A person never stops building financial plans budgets, and setting financial goals, even in retirement. After you’ve worked your entire life to acquire a certain amount of wealth, understandably, come retirement, you want to maximize what you have, continue to grow it, and extend its value. From how to make your money last to spending it wisely, various strategies go into protecting your wealth for retirement.
Whether you’re already there or merely thinking about your retirement years, here is how to choose what to do.
1. Set Up a High-Yield Savings Account
A high-yield savings account has no limits on how much you can withdraw and provides easy access to money when needed. While your wealth may be tied up in various investments, you always want to ensure you have some of it within reach.
A high-yield savings account may not offer the interest rate return alternate investments do, but it’s safe, secure, and easy to use.
2. Define How You Want to Live in Retirement
Budget out your retirement. Identify expenses and determine how much of your monthly wealth you need to withdraw to make your retirement work for you. By planning, you can look for opportunities and ways to make changes to ensure you are not exceeding your means or overspending.
If you decide you need more or less to make your retirement work, you can also see how this impacts your overall wealth.
3. Discuss Your Plans with a Family Office
Discuss your retirement plans and wishes with a family office. As financial advisors with a specific specialty in managing the wealth of high net-worth individuals within the context of family, they can assist in ensuring funds will be distributed as you wish, used to aid in common family objectives and be used to support the parties you identify.
4. Spend Your Wealth Smartly Now and Later
Too rapid spending puts your retirement at risk. Be more conservative with what you withdraw and how it’s spent. While it can feel exciting to splurge occasionally, if the price tag is too big or if the splurging is happening too often, this puts your wealth on the line.
A person’s retirement should ideally last 20-30 years. For this to work throughout your retirement, you want to withdraw 4-5% annually and cap your expenditures.
5. Be Prepared for Inflation to Hit Your Savings
If your wealth is locked in a savings account and you aren’t doing anything with it, expect inflation to gradually eat away at its purchasing power over the years.
As the costs of goods and services increase, the value of a dollar decreases. This makes it all the more important to consider what you can do with your savings to invest, grow, and continue growing it long into retirement so you do not outlive your savings.

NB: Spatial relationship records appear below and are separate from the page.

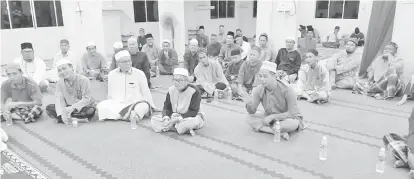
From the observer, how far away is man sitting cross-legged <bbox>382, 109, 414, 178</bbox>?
2709 millimetres

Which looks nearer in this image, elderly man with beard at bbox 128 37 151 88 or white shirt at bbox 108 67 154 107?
white shirt at bbox 108 67 154 107

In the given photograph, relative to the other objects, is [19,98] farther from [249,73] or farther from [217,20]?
[217,20]

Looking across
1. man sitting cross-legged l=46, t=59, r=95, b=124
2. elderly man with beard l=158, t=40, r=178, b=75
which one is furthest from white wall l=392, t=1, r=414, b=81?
man sitting cross-legged l=46, t=59, r=95, b=124

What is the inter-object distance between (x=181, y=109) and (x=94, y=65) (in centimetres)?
353

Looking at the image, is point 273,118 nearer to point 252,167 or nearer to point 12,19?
point 252,167

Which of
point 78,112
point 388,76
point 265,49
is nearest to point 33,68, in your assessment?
point 78,112

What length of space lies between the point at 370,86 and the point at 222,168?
3694mm

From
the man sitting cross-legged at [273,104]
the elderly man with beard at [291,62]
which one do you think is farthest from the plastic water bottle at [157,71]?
the man sitting cross-legged at [273,104]

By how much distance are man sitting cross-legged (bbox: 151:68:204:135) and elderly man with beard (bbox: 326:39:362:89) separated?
312 centimetres

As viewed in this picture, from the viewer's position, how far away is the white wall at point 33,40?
27.3 feet

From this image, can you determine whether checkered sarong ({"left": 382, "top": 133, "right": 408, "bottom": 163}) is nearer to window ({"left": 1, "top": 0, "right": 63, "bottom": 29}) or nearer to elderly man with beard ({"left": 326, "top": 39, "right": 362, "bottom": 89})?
elderly man with beard ({"left": 326, "top": 39, "right": 362, "bottom": 89})

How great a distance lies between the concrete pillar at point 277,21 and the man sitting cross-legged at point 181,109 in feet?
12.4

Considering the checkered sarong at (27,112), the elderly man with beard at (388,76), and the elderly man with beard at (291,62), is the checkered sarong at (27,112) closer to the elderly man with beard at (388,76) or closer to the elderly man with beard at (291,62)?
the elderly man with beard at (291,62)

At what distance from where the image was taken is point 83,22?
7648 mm
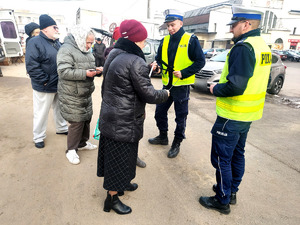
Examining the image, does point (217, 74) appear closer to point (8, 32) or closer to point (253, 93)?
point (253, 93)


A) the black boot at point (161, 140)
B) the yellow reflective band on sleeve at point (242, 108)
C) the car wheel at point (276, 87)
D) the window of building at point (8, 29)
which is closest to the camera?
the yellow reflective band on sleeve at point (242, 108)

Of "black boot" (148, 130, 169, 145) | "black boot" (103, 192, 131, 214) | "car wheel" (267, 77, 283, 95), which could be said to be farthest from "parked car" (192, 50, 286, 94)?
"black boot" (103, 192, 131, 214)

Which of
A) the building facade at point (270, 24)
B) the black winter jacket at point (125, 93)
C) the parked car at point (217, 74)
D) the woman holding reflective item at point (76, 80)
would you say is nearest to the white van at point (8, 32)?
the parked car at point (217, 74)

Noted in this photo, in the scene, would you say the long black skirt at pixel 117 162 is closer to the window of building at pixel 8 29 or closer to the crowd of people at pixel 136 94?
the crowd of people at pixel 136 94

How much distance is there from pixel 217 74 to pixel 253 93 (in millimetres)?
5481

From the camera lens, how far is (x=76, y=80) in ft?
8.90

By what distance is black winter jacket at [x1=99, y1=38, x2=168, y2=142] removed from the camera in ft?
5.91

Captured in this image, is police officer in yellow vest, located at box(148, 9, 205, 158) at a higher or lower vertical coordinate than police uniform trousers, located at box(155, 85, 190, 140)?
higher

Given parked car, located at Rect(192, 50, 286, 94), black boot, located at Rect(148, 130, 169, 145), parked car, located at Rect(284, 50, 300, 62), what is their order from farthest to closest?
parked car, located at Rect(284, 50, 300, 62)
parked car, located at Rect(192, 50, 286, 94)
black boot, located at Rect(148, 130, 169, 145)

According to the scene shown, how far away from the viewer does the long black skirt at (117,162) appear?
6.58 ft

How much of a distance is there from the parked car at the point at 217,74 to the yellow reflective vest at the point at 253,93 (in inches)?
207

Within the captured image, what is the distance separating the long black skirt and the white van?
1087 cm

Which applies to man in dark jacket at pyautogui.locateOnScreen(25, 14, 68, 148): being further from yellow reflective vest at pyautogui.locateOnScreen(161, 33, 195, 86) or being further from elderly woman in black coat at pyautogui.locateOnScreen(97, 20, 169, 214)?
yellow reflective vest at pyautogui.locateOnScreen(161, 33, 195, 86)

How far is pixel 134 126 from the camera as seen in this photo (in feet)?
6.49
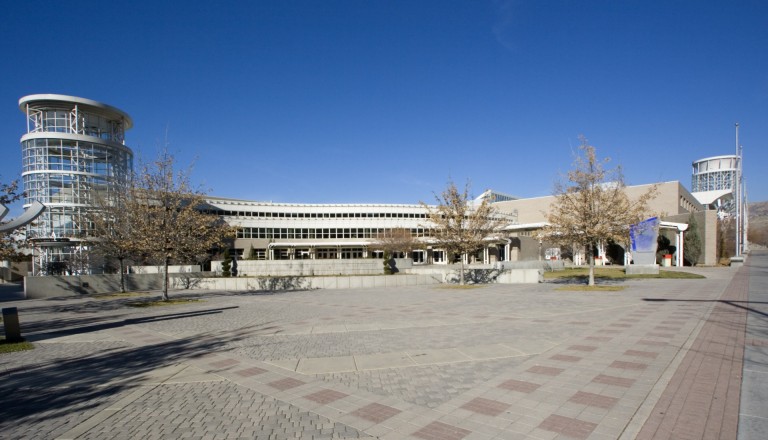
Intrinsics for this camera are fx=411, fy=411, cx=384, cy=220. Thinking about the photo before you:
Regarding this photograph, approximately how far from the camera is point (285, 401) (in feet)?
20.2

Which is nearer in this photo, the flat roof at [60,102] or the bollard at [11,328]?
the bollard at [11,328]

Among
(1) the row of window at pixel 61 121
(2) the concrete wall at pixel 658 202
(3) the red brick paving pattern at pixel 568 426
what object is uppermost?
(1) the row of window at pixel 61 121

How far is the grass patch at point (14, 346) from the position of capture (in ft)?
33.2

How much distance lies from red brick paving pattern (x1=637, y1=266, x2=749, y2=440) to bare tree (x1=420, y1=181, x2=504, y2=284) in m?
16.2

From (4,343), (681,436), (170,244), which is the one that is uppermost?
(170,244)

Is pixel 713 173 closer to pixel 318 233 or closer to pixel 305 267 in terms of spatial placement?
pixel 318 233

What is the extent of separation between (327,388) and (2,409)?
4.76m

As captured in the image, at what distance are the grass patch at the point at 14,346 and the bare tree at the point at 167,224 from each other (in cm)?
848

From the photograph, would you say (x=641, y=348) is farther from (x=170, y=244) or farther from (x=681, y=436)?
(x=170, y=244)

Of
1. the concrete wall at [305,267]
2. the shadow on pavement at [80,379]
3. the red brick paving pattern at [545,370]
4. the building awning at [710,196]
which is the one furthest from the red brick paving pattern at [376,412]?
the building awning at [710,196]

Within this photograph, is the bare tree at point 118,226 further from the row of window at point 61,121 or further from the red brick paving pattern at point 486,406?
the row of window at point 61,121

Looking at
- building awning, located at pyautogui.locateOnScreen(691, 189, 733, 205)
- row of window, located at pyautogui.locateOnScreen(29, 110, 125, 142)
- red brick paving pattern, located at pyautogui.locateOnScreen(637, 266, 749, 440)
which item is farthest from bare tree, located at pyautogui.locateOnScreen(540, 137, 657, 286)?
building awning, located at pyautogui.locateOnScreen(691, 189, 733, 205)

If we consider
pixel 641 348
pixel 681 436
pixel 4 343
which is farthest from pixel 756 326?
pixel 4 343

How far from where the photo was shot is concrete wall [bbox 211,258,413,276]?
35375 millimetres
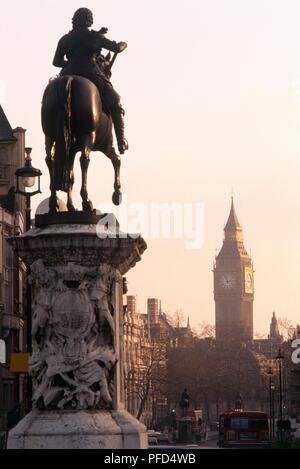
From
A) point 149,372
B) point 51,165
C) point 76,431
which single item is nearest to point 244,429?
point 51,165

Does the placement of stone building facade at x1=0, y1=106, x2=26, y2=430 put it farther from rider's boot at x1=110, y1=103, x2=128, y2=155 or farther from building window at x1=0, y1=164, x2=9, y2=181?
rider's boot at x1=110, y1=103, x2=128, y2=155

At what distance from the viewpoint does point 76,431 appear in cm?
2203

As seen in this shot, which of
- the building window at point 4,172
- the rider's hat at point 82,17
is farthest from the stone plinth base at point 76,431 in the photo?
the building window at point 4,172

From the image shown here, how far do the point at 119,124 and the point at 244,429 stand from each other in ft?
196

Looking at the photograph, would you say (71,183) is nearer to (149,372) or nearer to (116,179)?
(116,179)

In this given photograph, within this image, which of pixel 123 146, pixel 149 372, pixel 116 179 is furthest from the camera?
pixel 149 372

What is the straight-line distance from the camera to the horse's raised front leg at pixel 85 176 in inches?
925

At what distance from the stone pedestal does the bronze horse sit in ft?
2.73

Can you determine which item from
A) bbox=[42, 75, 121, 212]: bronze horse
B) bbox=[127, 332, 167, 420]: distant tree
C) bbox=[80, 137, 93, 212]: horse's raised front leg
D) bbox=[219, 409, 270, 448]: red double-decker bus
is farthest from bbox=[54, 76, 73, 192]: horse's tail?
bbox=[127, 332, 167, 420]: distant tree

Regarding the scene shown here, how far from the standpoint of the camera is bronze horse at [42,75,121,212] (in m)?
23.5

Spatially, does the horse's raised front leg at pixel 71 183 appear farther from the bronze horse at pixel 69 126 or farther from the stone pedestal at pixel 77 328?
the stone pedestal at pixel 77 328

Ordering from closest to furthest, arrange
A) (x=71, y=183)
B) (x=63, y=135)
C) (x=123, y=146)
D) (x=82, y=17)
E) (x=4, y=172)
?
(x=63, y=135) → (x=71, y=183) → (x=82, y=17) → (x=123, y=146) → (x=4, y=172)
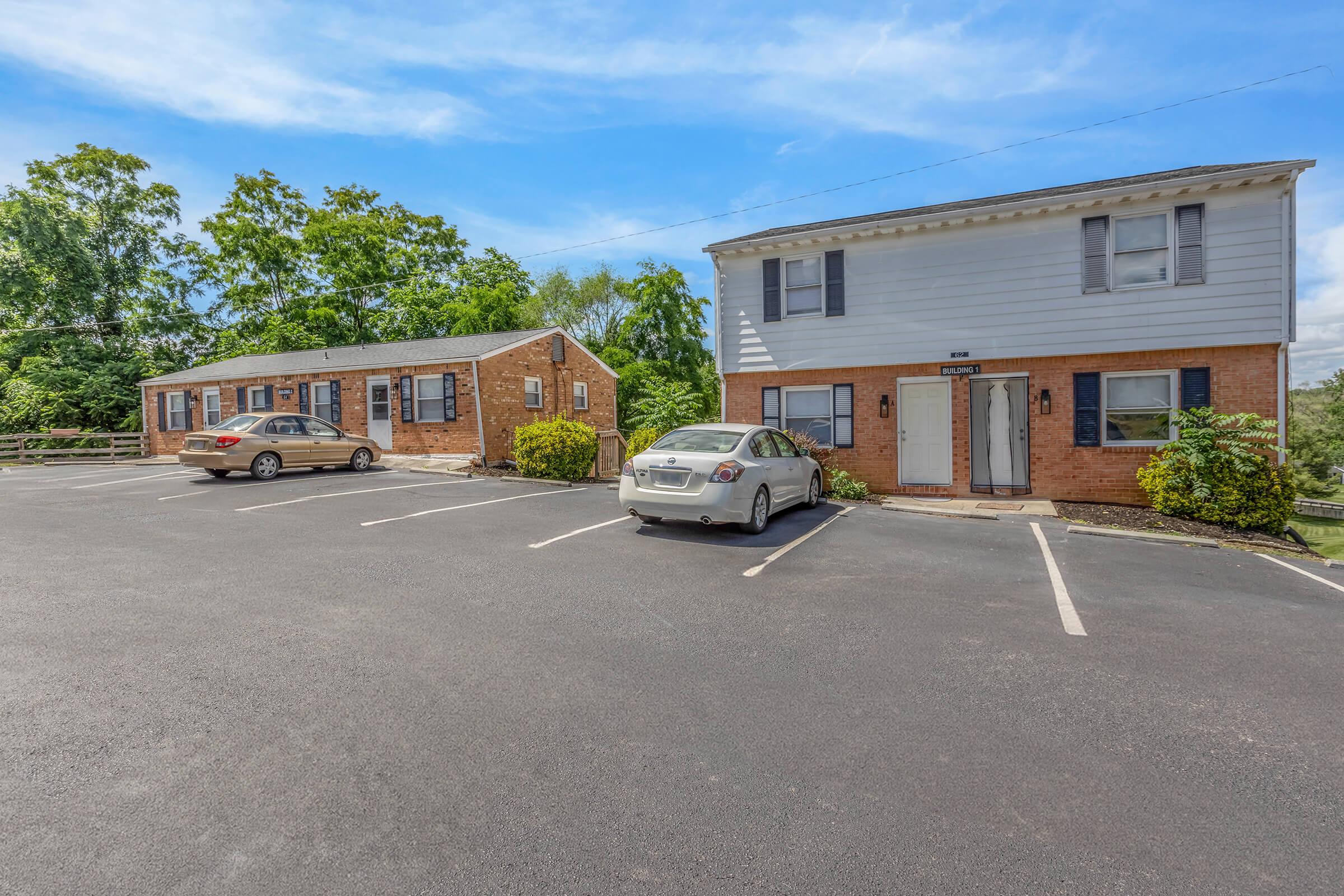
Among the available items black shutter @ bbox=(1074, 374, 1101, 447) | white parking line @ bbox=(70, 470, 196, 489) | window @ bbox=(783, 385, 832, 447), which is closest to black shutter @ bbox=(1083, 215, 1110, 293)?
black shutter @ bbox=(1074, 374, 1101, 447)

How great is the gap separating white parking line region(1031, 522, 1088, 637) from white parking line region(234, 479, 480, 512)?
35.7 ft

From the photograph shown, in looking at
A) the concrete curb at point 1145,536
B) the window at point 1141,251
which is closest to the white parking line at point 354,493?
the concrete curb at point 1145,536

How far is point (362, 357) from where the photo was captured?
896 inches

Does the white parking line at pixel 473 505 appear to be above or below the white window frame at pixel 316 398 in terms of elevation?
below

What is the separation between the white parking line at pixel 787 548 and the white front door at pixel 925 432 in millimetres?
3431

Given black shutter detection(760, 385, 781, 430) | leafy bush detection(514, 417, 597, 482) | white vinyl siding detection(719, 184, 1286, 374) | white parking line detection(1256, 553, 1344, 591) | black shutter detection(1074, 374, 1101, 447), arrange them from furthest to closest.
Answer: leafy bush detection(514, 417, 597, 482) → black shutter detection(760, 385, 781, 430) → black shutter detection(1074, 374, 1101, 447) → white vinyl siding detection(719, 184, 1286, 374) → white parking line detection(1256, 553, 1344, 591)

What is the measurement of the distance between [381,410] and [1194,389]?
67.6 feet

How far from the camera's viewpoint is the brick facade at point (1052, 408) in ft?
36.5

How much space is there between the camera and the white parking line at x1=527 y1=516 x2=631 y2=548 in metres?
7.98

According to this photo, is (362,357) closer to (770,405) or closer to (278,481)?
(278,481)

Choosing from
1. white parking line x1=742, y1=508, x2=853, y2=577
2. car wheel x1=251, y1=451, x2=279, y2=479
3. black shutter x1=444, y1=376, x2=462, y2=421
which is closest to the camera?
white parking line x1=742, y1=508, x2=853, y2=577

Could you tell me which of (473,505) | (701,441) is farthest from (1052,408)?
(473,505)

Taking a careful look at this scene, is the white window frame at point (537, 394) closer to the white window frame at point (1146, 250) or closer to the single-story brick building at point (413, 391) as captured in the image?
the single-story brick building at point (413, 391)

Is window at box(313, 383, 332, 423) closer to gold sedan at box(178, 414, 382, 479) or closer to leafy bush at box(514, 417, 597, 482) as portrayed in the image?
gold sedan at box(178, 414, 382, 479)
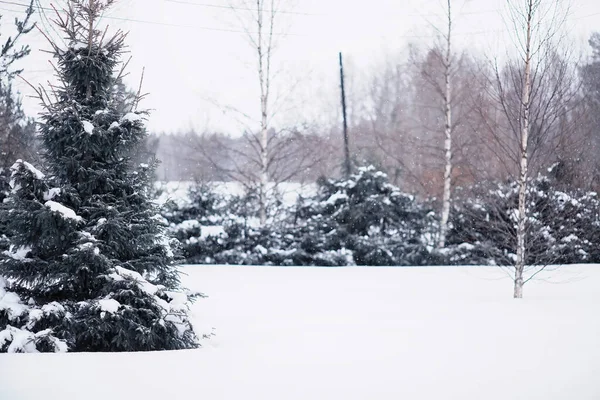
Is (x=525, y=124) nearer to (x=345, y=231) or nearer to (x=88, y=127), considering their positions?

6. Plan for Unexpected Costs
Just like in pre-retirement, you will encounter unexpected expenses. Particularly during retirement, your healthcare costs can soar. Medications. Medically-necessary treatments. Long-term medical therapies that can help improve quality of life.
Healthcare can be extremely expensive, so be ready to adjust your monthly budget as you go. Fortunately, with wealth, you may have the option to seek a range of care options that others do not have access to. However, it does come at a cost.
7. Invest Your Retirement Portfolio Wisely
No high-risk investments. Low-risk, smart, long-term investments likely to provide stable and reliable growth are where to set the parts of your wealth you want to put into the stock market.
Also, be sure to diversify what you invest. Put it in different stocks, ETFs, index funds, and more. If you are inexperienced with investing, speak with a financial advisor on how to craft a low-risk, high-reward retirement investment plan.
8. Invest in Index Funds
Index funds are mutual funds that track a specific market index. They are a diversified collection of stocks and bonds, typically tied to an index with historical trends that almost consistently show growth. While the buy-in is high for some index funds, they offer a better return after buying in than individual stocks. Index funds are one of the best ways to build or grow wealth for retirement on the stock market.
9. Don’t Rely Strictly on Stocks
As you will discover, talking it over with a family office or financial advisor, a stock portfolio can crash alongside the market even when diversified. As a retiree, you won’t be able to afford this to happen.
Have your retirement money lined up in non-stock investments as well. This may or may not include real estate, investments in businesses, and/or other low-risk, easy, and simple places to put your money that you have access to, no matter where the stock market goes.